The contribution of the portfolio management team is particularly pronounced in the run up to an exit. Alignment of the management team's ambitions and the exit strategy is vital. The chairman can play an important part in leading these discussions. "Senior management can offer useful insight here because they understand their market and often have a valuable perspective," says Grant. "Should we wait another year or sell on expectant growth?" is just one question that Grant will regularly face up to.
When things are not going so well, Grant's involvement will escalate. The question he has to be able to answer is: "Why is a business under-performing?" Is it fundamentally due to the management or is it the company's products or is it a function of the sector as a whole? "What can be unnerving in the private equity sector is when the banks start putting pressure on a company and we have to support management to rectify the situation," he says. "This is why we put early warning devices in place to try and identify problems before they become serious. The banks have financial measures and tests, but we talk to the bank to ensure it understands the issues.
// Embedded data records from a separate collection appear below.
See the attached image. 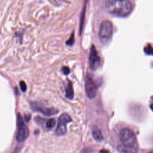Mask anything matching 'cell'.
I'll list each match as a JSON object with an SVG mask.
<instances>
[{
  "instance_id": "5b68a950",
  "label": "cell",
  "mask_w": 153,
  "mask_h": 153,
  "mask_svg": "<svg viewBox=\"0 0 153 153\" xmlns=\"http://www.w3.org/2000/svg\"><path fill=\"white\" fill-rule=\"evenodd\" d=\"M30 108L33 111L41 112L42 114L45 116L54 115L59 112V111L55 108L47 107L41 103L37 102L30 103Z\"/></svg>"
},
{
  "instance_id": "7402d4cb",
  "label": "cell",
  "mask_w": 153,
  "mask_h": 153,
  "mask_svg": "<svg viewBox=\"0 0 153 153\" xmlns=\"http://www.w3.org/2000/svg\"><path fill=\"white\" fill-rule=\"evenodd\" d=\"M85 2H87V1H88V0H85Z\"/></svg>"
},
{
  "instance_id": "277c9868",
  "label": "cell",
  "mask_w": 153,
  "mask_h": 153,
  "mask_svg": "<svg viewBox=\"0 0 153 153\" xmlns=\"http://www.w3.org/2000/svg\"><path fill=\"white\" fill-rule=\"evenodd\" d=\"M29 129L25 124L24 120L20 113L17 114V133L16 140L20 143L24 142L29 136Z\"/></svg>"
},
{
  "instance_id": "d6986e66",
  "label": "cell",
  "mask_w": 153,
  "mask_h": 153,
  "mask_svg": "<svg viewBox=\"0 0 153 153\" xmlns=\"http://www.w3.org/2000/svg\"><path fill=\"white\" fill-rule=\"evenodd\" d=\"M20 148H21V147H16V149H15V150H14V151H13V152H12V153H18V152H19Z\"/></svg>"
},
{
  "instance_id": "e0dca14e",
  "label": "cell",
  "mask_w": 153,
  "mask_h": 153,
  "mask_svg": "<svg viewBox=\"0 0 153 153\" xmlns=\"http://www.w3.org/2000/svg\"><path fill=\"white\" fill-rule=\"evenodd\" d=\"M62 71L65 75H68L70 73V69L68 66H63L62 68Z\"/></svg>"
},
{
  "instance_id": "ffe728a7",
  "label": "cell",
  "mask_w": 153,
  "mask_h": 153,
  "mask_svg": "<svg viewBox=\"0 0 153 153\" xmlns=\"http://www.w3.org/2000/svg\"><path fill=\"white\" fill-rule=\"evenodd\" d=\"M150 108H151V110L153 111V103H152V104H151V105H150Z\"/></svg>"
},
{
  "instance_id": "9c48e42d",
  "label": "cell",
  "mask_w": 153,
  "mask_h": 153,
  "mask_svg": "<svg viewBox=\"0 0 153 153\" xmlns=\"http://www.w3.org/2000/svg\"><path fill=\"white\" fill-rule=\"evenodd\" d=\"M74 92L72 83L71 81H68L67 85L65 87V96L69 99H72L74 97Z\"/></svg>"
},
{
  "instance_id": "7a4b0ae2",
  "label": "cell",
  "mask_w": 153,
  "mask_h": 153,
  "mask_svg": "<svg viewBox=\"0 0 153 153\" xmlns=\"http://www.w3.org/2000/svg\"><path fill=\"white\" fill-rule=\"evenodd\" d=\"M105 8L112 15L125 17L131 13L133 5L129 0H107L105 2Z\"/></svg>"
},
{
  "instance_id": "52a82bcc",
  "label": "cell",
  "mask_w": 153,
  "mask_h": 153,
  "mask_svg": "<svg viewBox=\"0 0 153 153\" xmlns=\"http://www.w3.org/2000/svg\"><path fill=\"white\" fill-rule=\"evenodd\" d=\"M85 91L87 96L90 99L94 98L97 93V86L93 79L87 75L85 80Z\"/></svg>"
},
{
  "instance_id": "ba28073f",
  "label": "cell",
  "mask_w": 153,
  "mask_h": 153,
  "mask_svg": "<svg viewBox=\"0 0 153 153\" xmlns=\"http://www.w3.org/2000/svg\"><path fill=\"white\" fill-rule=\"evenodd\" d=\"M88 62L89 66L91 70H96L100 65V59L94 45H93L90 48Z\"/></svg>"
},
{
  "instance_id": "3957f363",
  "label": "cell",
  "mask_w": 153,
  "mask_h": 153,
  "mask_svg": "<svg viewBox=\"0 0 153 153\" xmlns=\"http://www.w3.org/2000/svg\"><path fill=\"white\" fill-rule=\"evenodd\" d=\"M112 24L109 20H106L102 22L99 28V36L102 43L105 44L109 41L112 36Z\"/></svg>"
},
{
  "instance_id": "2e32d148",
  "label": "cell",
  "mask_w": 153,
  "mask_h": 153,
  "mask_svg": "<svg viewBox=\"0 0 153 153\" xmlns=\"http://www.w3.org/2000/svg\"><path fill=\"white\" fill-rule=\"evenodd\" d=\"M20 87L21 90H22L23 92H25V91H26L27 86H26V83H25L23 81H22L20 82Z\"/></svg>"
},
{
  "instance_id": "6da1fadb",
  "label": "cell",
  "mask_w": 153,
  "mask_h": 153,
  "mask_svg": "<svg viewBox=\"0 0 153 153\" xmlns=\"http://www.w3.org/2000/svg\"><path fill=\"white\" fill-rule=\"evenodd\" d=\"M120 143L118 151L120 153H137L138 144L134 133L128 128H123L120 132Z\"/></svg>"
},
{
  "instance_id": "ac0fdd59",
  "label": "cell",
  "mask_w": 153,
  "mask_h": 153,
  "mask_svg": "<svg viewBox=\"0 0 153 153\" xmlns=\"http://www.w3.org/2000/svg\"><path fill=\"white\" fill-rule=\"evenodd\" d=\"M30 118H31V116L30 114H26L24 116V118L26 122H29L30 120Z\"/></svg>"
},
{
  "instance_id": "8992f818",
  "label": "cell",
  "mask_w": 153,
  "mask_h": 153,
  "mask_svg": "<svg viewBox=\"0 0 153 153\" xmlns=\"http://www.w3.org/2000/svg\"><path fill=\"white\" fill-rule=\"evenodd\" d=\"M72 121L71 117L66 113L62 114L58 121L57 126L56 130V133L58 136H62L66 133L67 124Z\"/></svg>"
},
{
  "instance_id": "30bf717a",
  "label": "cell",
  "mask_w": 153,
  "mask_h": 153,
  "mask_svg": "<svg viewBox=\"0 0 153 153\" xmlns=\"http://www.w3.org/2000/svg\"><path fill=\"white\" fill-rule=\"evenodd\" d=\"M92 135L94 139L97 141H101L103 139V135L101 131L97 127H94L92 130Z\"/></svg>"
},
{
  "instance_id": "9a60e30c",
  "label": "cell",
  "mask_w": 153,
  "mask_h": 153,
  "mask_svg": "<svg viewBox=\"0 0 153 153\" xmlns=\"http://www.w3.org/2000/svg\"><path fill=\"white\" fill-rule=\"evenodd\" d=\"M35 122L39 124V125H42V124L44 123V119L39 117V116H37L35 118Z\"/></svg>"
},
{
  "instance_id": "4fadbf2b",
  "label": "cell",
  "mask_w": 153,
  "mask_h": 153,
  "mask_svg": "<svg viewBox=\"0 0 153 153\" xmlns=\"http://www.w3.org/2000/svg\"><path fill=\"white\" fill-rule=\"evenodd\" d=\"M144 51L146 54L153 55V47L148 44L144 48Z\"/></svg>"
},
{
  "instance_id": "5bb4252c",
  "label": "cell",
  "mask_w": 153,
  "mask_h": 153,
  "mask_svg": "<svg viewBox=\"0 0 153 153\" xmlns=\"http://www.w3.org/2000/svg\"><path fill=\"white\" fill-rule=\"evenodd\" d=\"M74 43V32H73L71 33V35L70 36V38L67 40V41L66 42V44L68 45H72Z\"/></svg>"
},
{
  "instance_id": "7c38bea8",
  "label": "cell",
  "mask_w": 153,
  "mask_h": 153,
  "mask_svg": "<svg viewBox=\"0 0 153 153\" xmlns=\"http://www.w3.org/2000/svg\"><path fill=\"white\" fill-rule=\"evenodd\" d=\"M56 124V121L53 118H51L48 120L46 121V124L45 126L48 129H51L52 128H53L54 127Z\"/></svg>"
},
{
  "instance_id": "8fae6325",
  "label": "cell",
  "mask_w": 153,
  "mask_h": 153,
  "mask_svg": "<svg viewBox=\"0 0 153 153\" xmlns=\"http://www.w3.org/2000/svg\"><path fill=\"white\" fill-rule=\"evenodd\" d=\"M85 8H86L85 5H84L80 16V20H79V34L80 35H81V32L83 29V26H84V23L85 20Z\"/></svg>"
},
{
  "instance_id": "44dd1931",
  "label": "cell",
  "mask_w": 153,
  "mask_h": 153,
  "mask_svg": "<svg viewBox=\"0 0 153 153\" xmlns=\"http://www.w3.org/2000/svg\"><path fill=\"white\" fill-rule=\"evenodd\" d=\"M148 153H153V151H151V152H148Z\"/></svg>"
}]
</instances>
Then we can work together."
Grant's time spent helping the management teams, whether times are good or bad, is hugely valuable, but costs relatively little for the portfolio companies, as all interests are aligned towards success. An ongoing monitoring fee is agreed at the time of the deal, while most executives believe the value added by Grant and August Equity exceeds any cost of their involvement.
Building the next generation of business leaders that will be able to contribute to the development of the August Equity portfolio is a relentless exercise. Grant will regularly meet with senior business leaders who are keen to develop their careers into the private equity arena. On a more informal level he hosts regular portfolio seminar days and Deal Club network gatherings where executives and managers from different companies can learn from each other and from outside business experts.
If any company is to build exceptional value in a short period of time, it is important to add value at the top of the management tree, as well as at an operational level. This is what Grant has become expert at delivering. In business, as in politics, strong leaders make the key decisions that will drive successful performance.